(Stored dataset items)
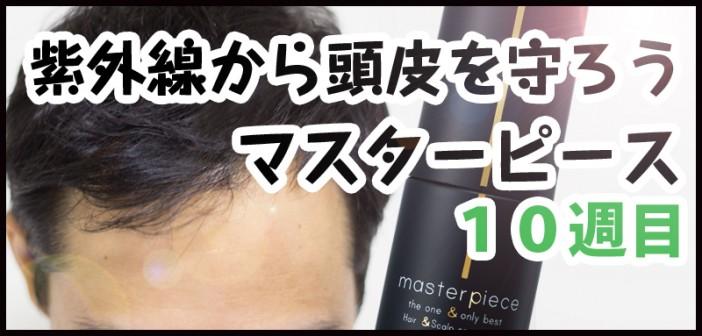 紫外線 は髪に影響する?髪の毛傷める前にケアしましょう【マスターピース育毛記録10週目】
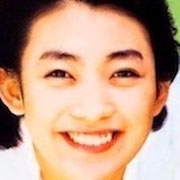 田中美里(若い頃)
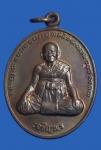 เหรียญเจริญพร หลวงปู่หงษ์ สุสานทุ่งมนต์ จ.สุรินทร์ (N44436)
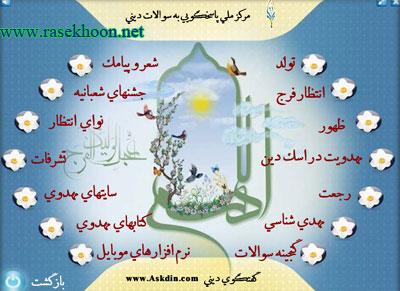 نرم افزار برنامه اسلامی آخرین منجی ویژه امام زمان (عج)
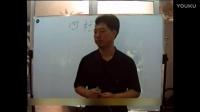 刘文元四柱八字视频教程1集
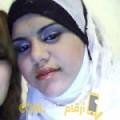 أنا نيمة من عمان 26 سنة عازب(ة) و أبحث عن رجال ل الصداقة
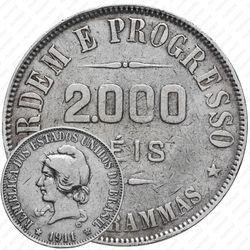2000 рейсов 1906-1912 [Бразилия]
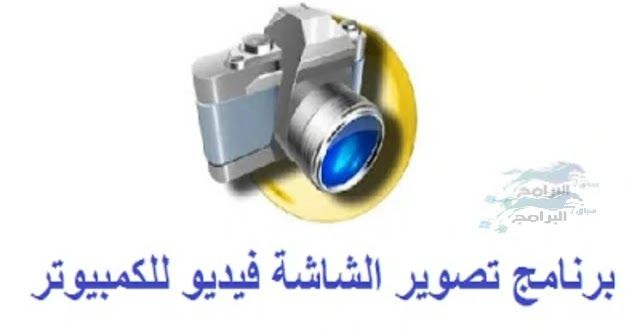 Pin By Osama Ismail On برامج Electronic Products Accessories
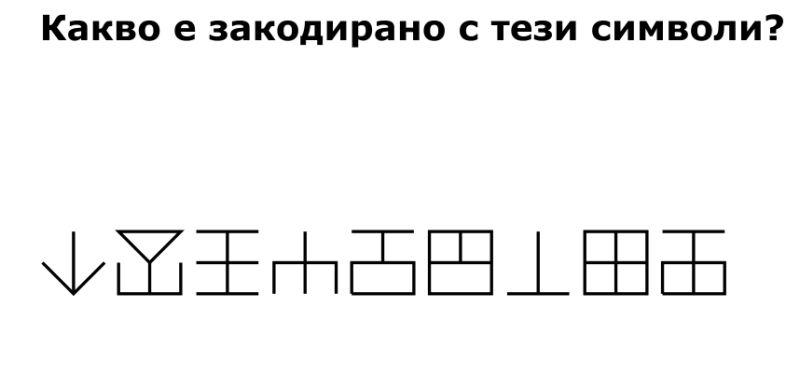 символи загадка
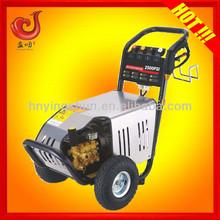 2014 electric 150 bar high speed pressure washer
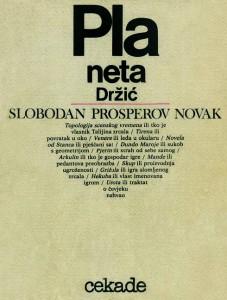 Slobodan P. Novak - Planeta Držić (1984)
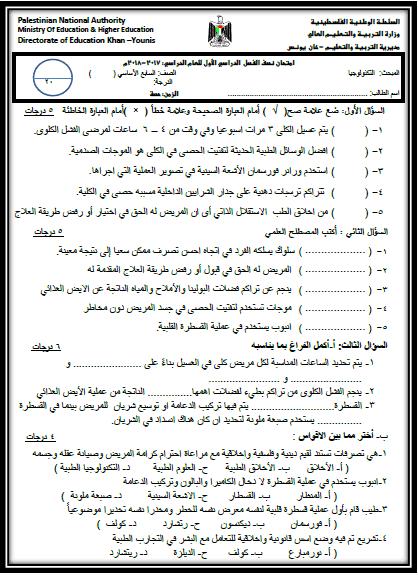 المكتبة الفلسطينية الشاملة sh-pal.blogspot.com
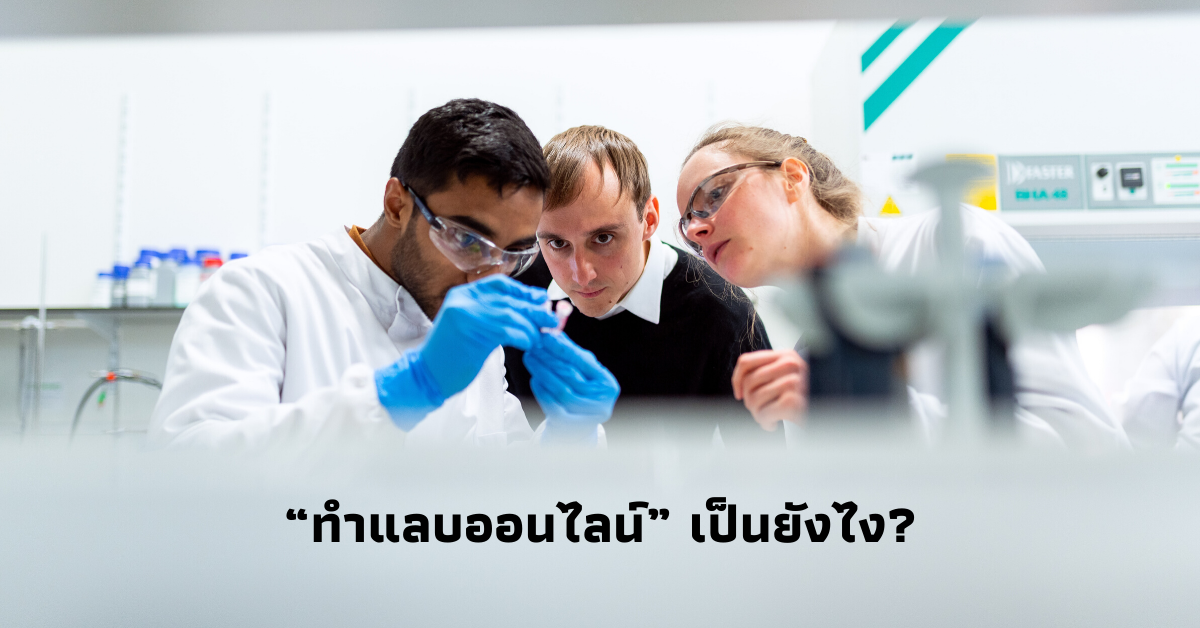 """""""Online lab"""" How to do?"""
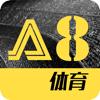 A8体育-足球篮球高清直播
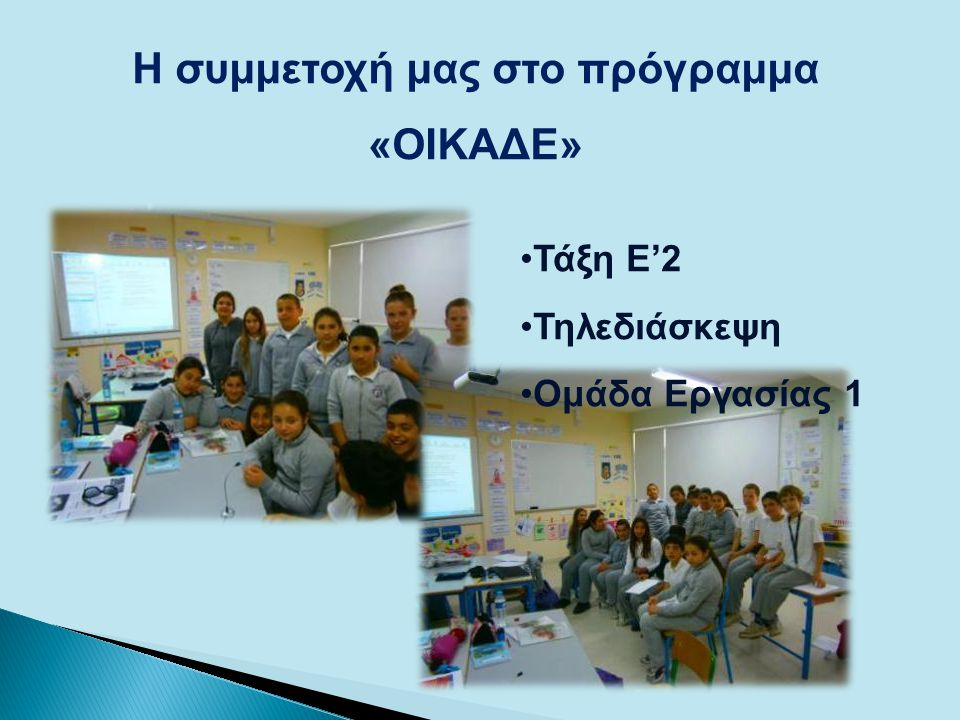 Η συμμετοχή μας στο πρόγραμμα «ΟΙΚΑΔΕ»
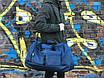 Большая дорожная сумка, синяя (60 л.), фото 3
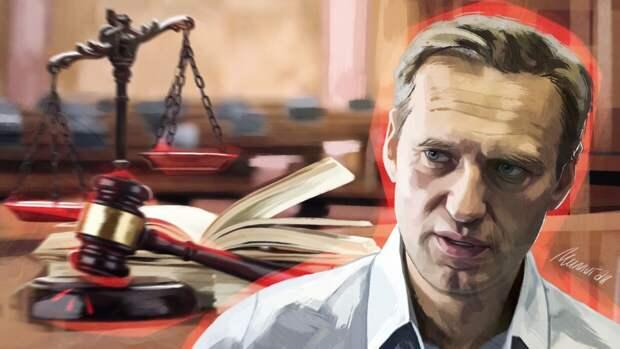 Навального решили перевести в стационар областной больницы для осужденных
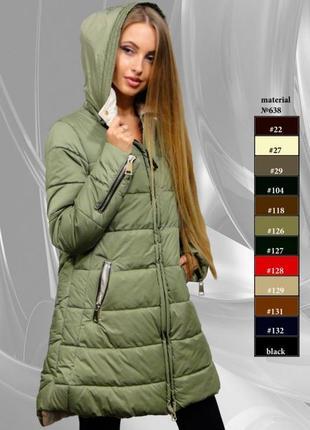 Стильная зимняя куртка 44-52р2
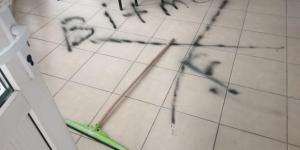 PSAKD Sultanbeyli Cemevine giren saldırganlar, odaları dağıtıp tahrip etti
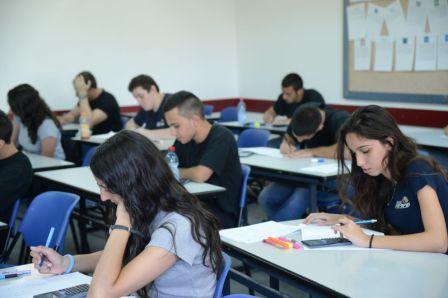 ميزانية التربية والتعليم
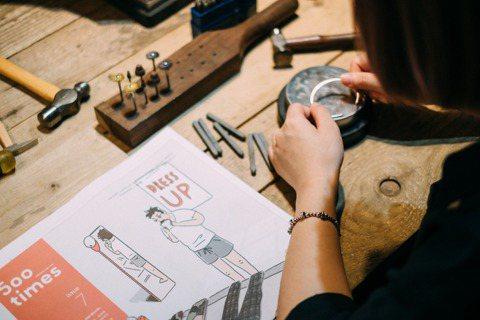 動手製作飾品,是認識金工、認識自己的最佳途徑。 圖/胡士恩攝影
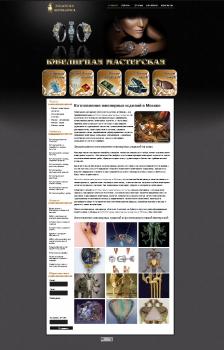 Сайт ювелирной мастерской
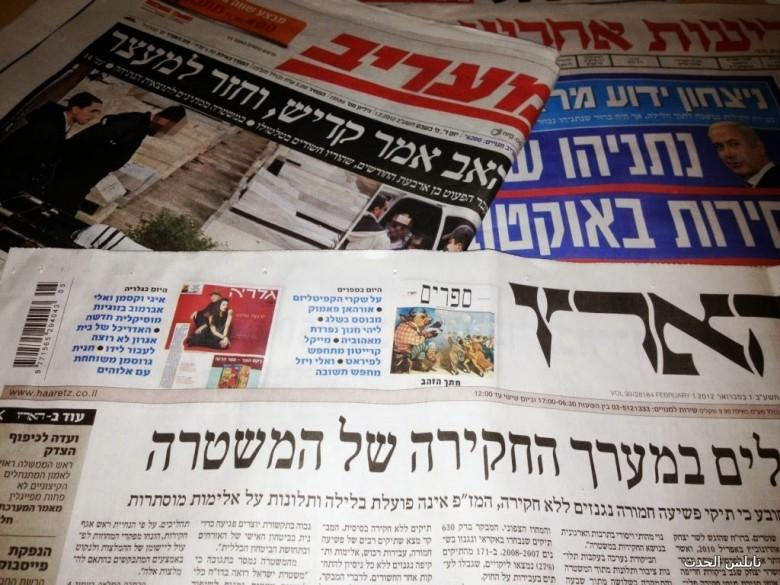 أبرز عناوين المواقع والصحف العبرية اليوم الأربعاء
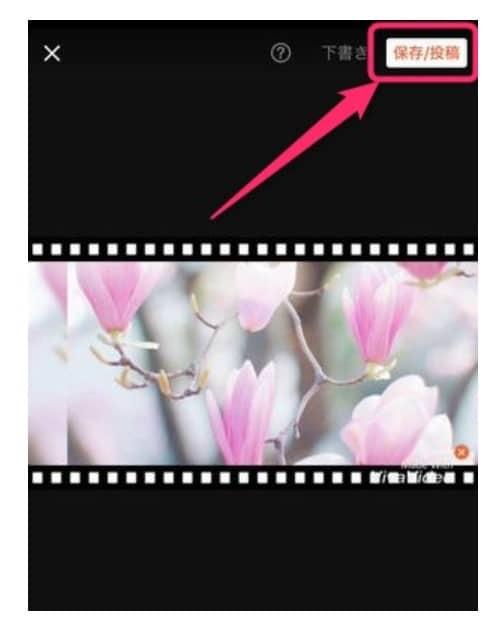VivaVideoの使い方6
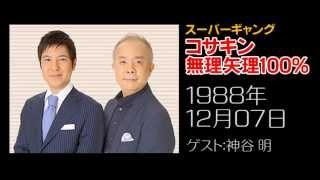 「スーパーギャング コサキン無理矢理100%」 ゲスト:神谷 明.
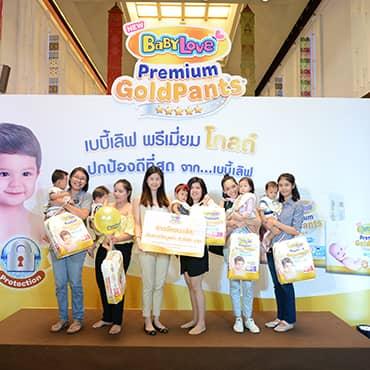 """ภาพบรรยากาศงาน """"THAILAND BABY & KIDS Best buy"""" วันที่ 1-4 มิถุนายน 2560"""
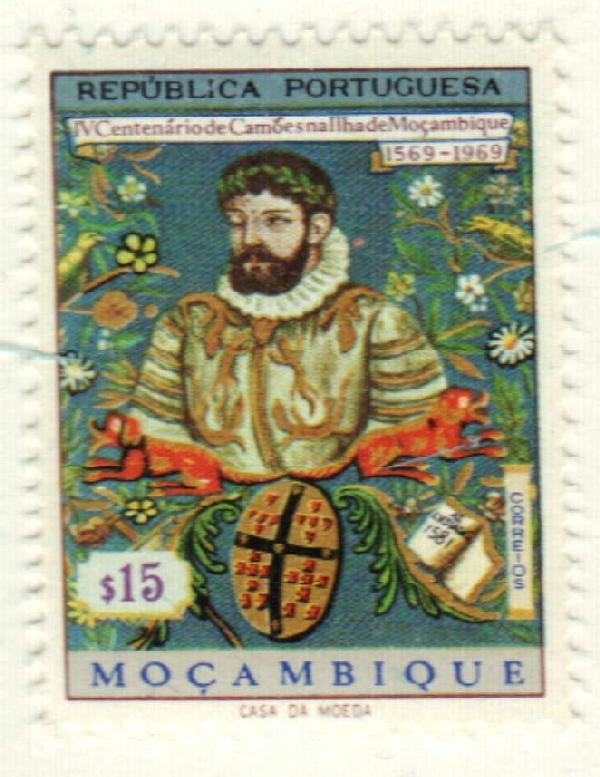 1969 Mozambique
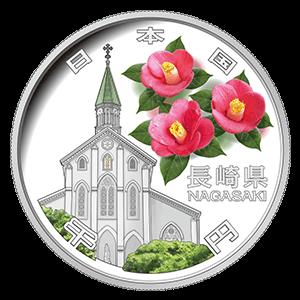 【長崎県地方自治コイン】1000円銀貨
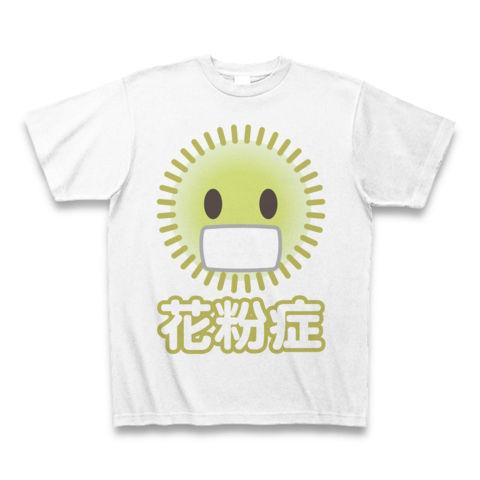 【花粉症の季節!花粉は友達!怖くない!】かわキャラシリーズ かわいい花粉症(文字ありver) Tシャツ(ホワイト)【花粉症Tシャツ】
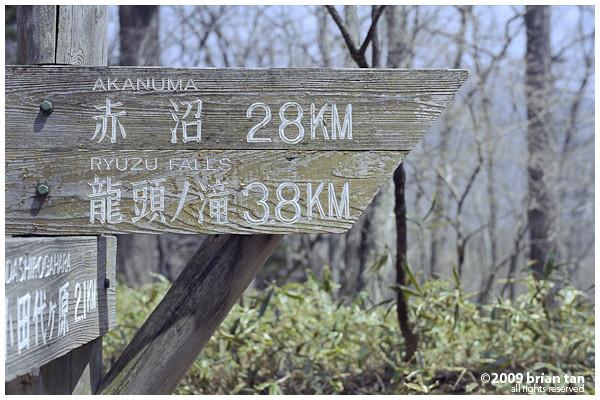 From Yutaki waterfall, walk towards Akanuma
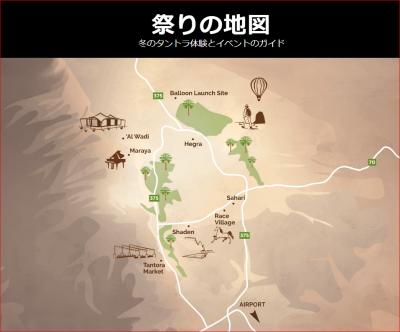 タントーラの地図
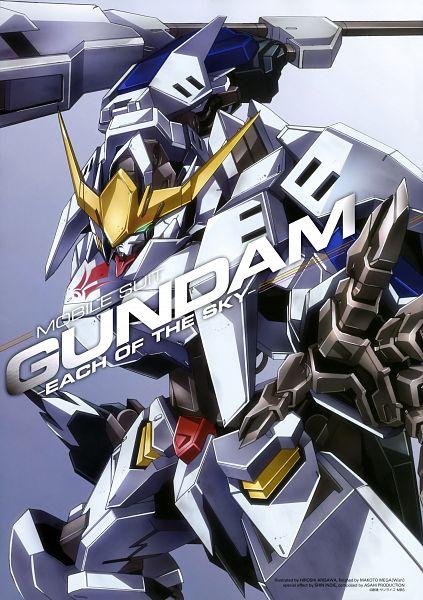 ASW-G-08 Gundam Barbatos - Mecha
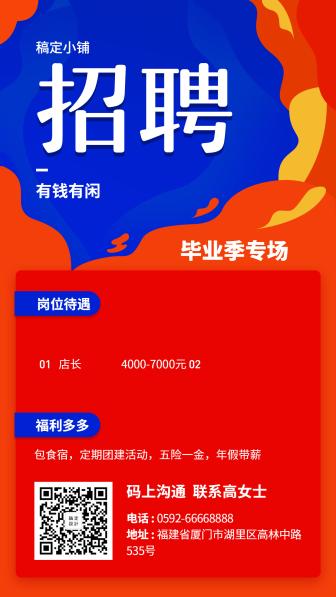 招聘/喜庆简约/手机海报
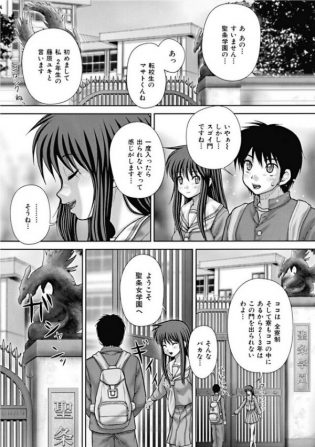 【エロ漫画】学園に転校してきた男子学生は、いきなり服を脱がされて女学生たちの性奴隷となってしまう!【無料 エロ同人】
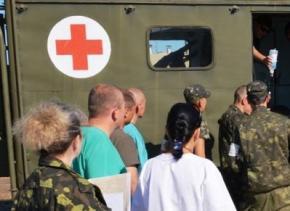Всі українські медики можуть стати військовозобов'язаними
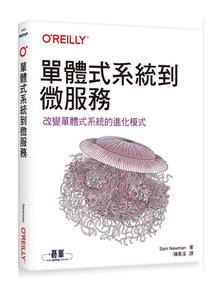 單體式系統到微服務 (Monolith to Microservices)-cover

WHAT THE TASK ASKS
Every line above gets copied exactly; none of the pictures do.

OUTPUT OF THE EXERCISE
 紫外線 は髪に影響する?髪の毛傷める前にケアしましょう【マスターピース育毛記録10週目】
 田中美里(若い頃)
 เหรียญเจริญพร หลวงปู่หงษ์ สุสานทุ่งมนต์ จ.สุรินทร์ (N44436)
 نرم افزار برنامه اسلامی آخرین منجی ویژه امام زمان (عج)
 刘文元四柱八字视频教程1集
 أنا نيمة من عمان 26 سنة عازب(ة) و أبحث عن رجال ل الصداقة
2000 рейсов 1906-1912 [Бразилия]
 Pin By Osama Ismail On برامج Electronic Products Accessories
 символи загадка
 2014 electric 150 bar high speed pressure washer
 Slobodan P. Novak - Planeta Držić (1984)
 المكتبة الفلسطينية الشاملة sh-pal.blogspot.com
 """""""Online lab"""" How to do?"""
 A8体育-足球篮球高清直播
 Η συμμετοχή μας στο πρόγραμμα «ΟΙΚΑΔΕ»
 Большая дорожная сумка, синяя (60 л.), фото 3
 Навального решили перевести в стационар областной больницы для осужденных
 Стильная зимняя куртка 44-52р2
 PSAKD Sultanbeyli Cemevine giren saldırganlar, odaları dağıtıp tahrip etti
 ميزانية التربية والتعليم
 動手製作飾品,是認識金工、認識自己的最佳途徑。 圖/胡士恩攝影
 Сайт ювелирной мастерской
 أبرز عناوين المواقع والصحف العبرية اليوم الأربعاء
VivaVideoの使い方6
 「スーパーギャング コサキン無理矢理100%」 ゲスト:神谷 明.
 """ภาพบรรยากาศงาน """"THAILAND BABY & KIDS Best buy"""" วันที่ 1-4 มิถุนายน 2560"""
 1969 Mozambique
 【長崎県地方自治コイン】1000円銀貨
 【花粉症の季節!花粉は友達!怖くない!】かわキャラシリーズ かわいい花粉症(文字ありver) Tシャツ(ホワイト)【花粉症Tシャツ】
 From Yutaki waterfall, walk towards Akanuma
 タントーラの地図
 ASW-G-08 Gundam Barbatos - Mecha
 招聘/喜庆简约/手机海报
 【エロ漫画】学園に転校してきた男子学生は、いきなり服を脱がされて女学生たちの性奴隷となってしまう!【無料 エロ同人】
Всі українські медики можуть стати військовозобов'язаними
 單體式系統到微服務 (Monolith to Microservices)-cover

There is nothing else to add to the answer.